Homestead is a borough in Allegheny County, Pennsylvania, USA, in the Monongahela River valley southeast of downtown Pittsburgh and directly across the river from the city limit line. The borough is known for the Homestead Strike of 1892, an important event in the history of labor relations in the United States. The population of Homestead was 3,165 at the 2010 census.
The area on the south bank of the Monongahela River now comprising the boroughs of Homestead, Munhall and West Homestead saw the first white settlers arrive in the 1770s. One hundred years later, much of the existing farmland on the flats and hillsides by the river was purchased, laid out in lots and sold by local banks and land owners to create the town of Homestead. The town was chartered in 1880. The building of a railroad, glass factory, and in 1881 the first iron mill began a period of rapid growth and prosperity. In 1883, Andrew Carnegie bought out Homestead Steel Works, adding it to his empire of steel and coke enterprises. Carnegie had recently acquired a controlling interest in Henry Clay Frick's coke works on the Monongahela, setting the stage for the dramatic labor clash in Homestead.

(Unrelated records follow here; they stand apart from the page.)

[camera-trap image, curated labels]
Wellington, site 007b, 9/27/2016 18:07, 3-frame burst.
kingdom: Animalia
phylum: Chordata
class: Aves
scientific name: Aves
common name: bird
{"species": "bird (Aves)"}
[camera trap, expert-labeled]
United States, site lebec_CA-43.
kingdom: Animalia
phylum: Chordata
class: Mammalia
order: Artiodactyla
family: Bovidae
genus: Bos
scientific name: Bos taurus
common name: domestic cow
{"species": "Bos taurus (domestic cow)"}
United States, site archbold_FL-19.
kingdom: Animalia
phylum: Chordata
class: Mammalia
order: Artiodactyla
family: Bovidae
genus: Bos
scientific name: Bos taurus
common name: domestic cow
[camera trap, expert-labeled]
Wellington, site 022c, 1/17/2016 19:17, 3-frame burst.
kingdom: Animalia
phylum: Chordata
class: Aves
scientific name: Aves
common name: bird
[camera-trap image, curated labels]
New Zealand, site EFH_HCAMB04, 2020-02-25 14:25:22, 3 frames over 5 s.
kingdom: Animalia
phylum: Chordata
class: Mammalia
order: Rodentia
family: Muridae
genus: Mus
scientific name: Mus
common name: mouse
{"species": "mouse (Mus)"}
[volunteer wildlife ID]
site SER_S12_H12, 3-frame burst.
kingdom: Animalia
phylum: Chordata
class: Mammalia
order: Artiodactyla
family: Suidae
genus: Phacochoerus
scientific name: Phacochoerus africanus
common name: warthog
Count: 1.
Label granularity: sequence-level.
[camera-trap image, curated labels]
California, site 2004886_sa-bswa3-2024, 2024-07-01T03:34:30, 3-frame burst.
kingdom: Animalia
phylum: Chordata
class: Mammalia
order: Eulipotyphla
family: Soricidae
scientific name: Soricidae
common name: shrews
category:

Homestead gained international notoriety in July 1892 as the site of a violent clash between locked-out steelworkers and hired Pinkerton guards, known as the Homestead Strike. When Henry Clay Frick, manager for Andrew Carnegie, owner of the local Homestead Steel Works, announced in the spring of 1892 that skilled workers would receive a reduction in wages, the advisory committee of the Amalgamated Association of Iron and Steel Workers refused to sign a new contract. Carnegie's management locked the workforce out, declaring that the union would no longer be recognized at the steel works.
To break the strike and secure the mill from the disgruntled workers, industrialist Henry Clay Frick hired hundreds of armed toughs from the Pinkerton National Detective Agency. When barges carrying the Pinkertons arrived at the mill on the morning of July 6, workers and townspeople met them at the riverbanks. Though eyewitness accounts differed on which side first fired a shot, a day-long armed battle ensued which resulted in eleven deaths and dozens of injuries. The governor of Pennsylvania eventually called out the National Guard to restore order to the town and take control of the mill. Frick successfully destroyed the union in Homestead and, by extension, in most of his other steel mills through the nation. The "Battle of Homestead," as the event came to be known, represented a stunning setback for unionization in the highly-mechanized steel industry. It also set the stage for the future steel strike of 1919, in which Homestead played an important role.
In 1940, 19,041 people lived in Homestead. During the early 1940s half the population was displaced as the United States government added to the steel mills to have the capacity for armor plating for ships and tanks (preparing for World War II). After the end of the war, a decline in the steel-making industry of the United States took place.
By 1980, it had become difficult to obtain employment at the Homestead Works, which was not producing much steel at that time. In 1984, the mill closed and the Homestead Works was demolished, replaced in 1999 by The Waterfront shopping mall. As a direct result of the loss of mill employment, the number of people living in Homestead dwindled. By the time of the 2010 census, the borough population was 3,165. The borough began financially recovering in 2002, with the enlarging retail tax base.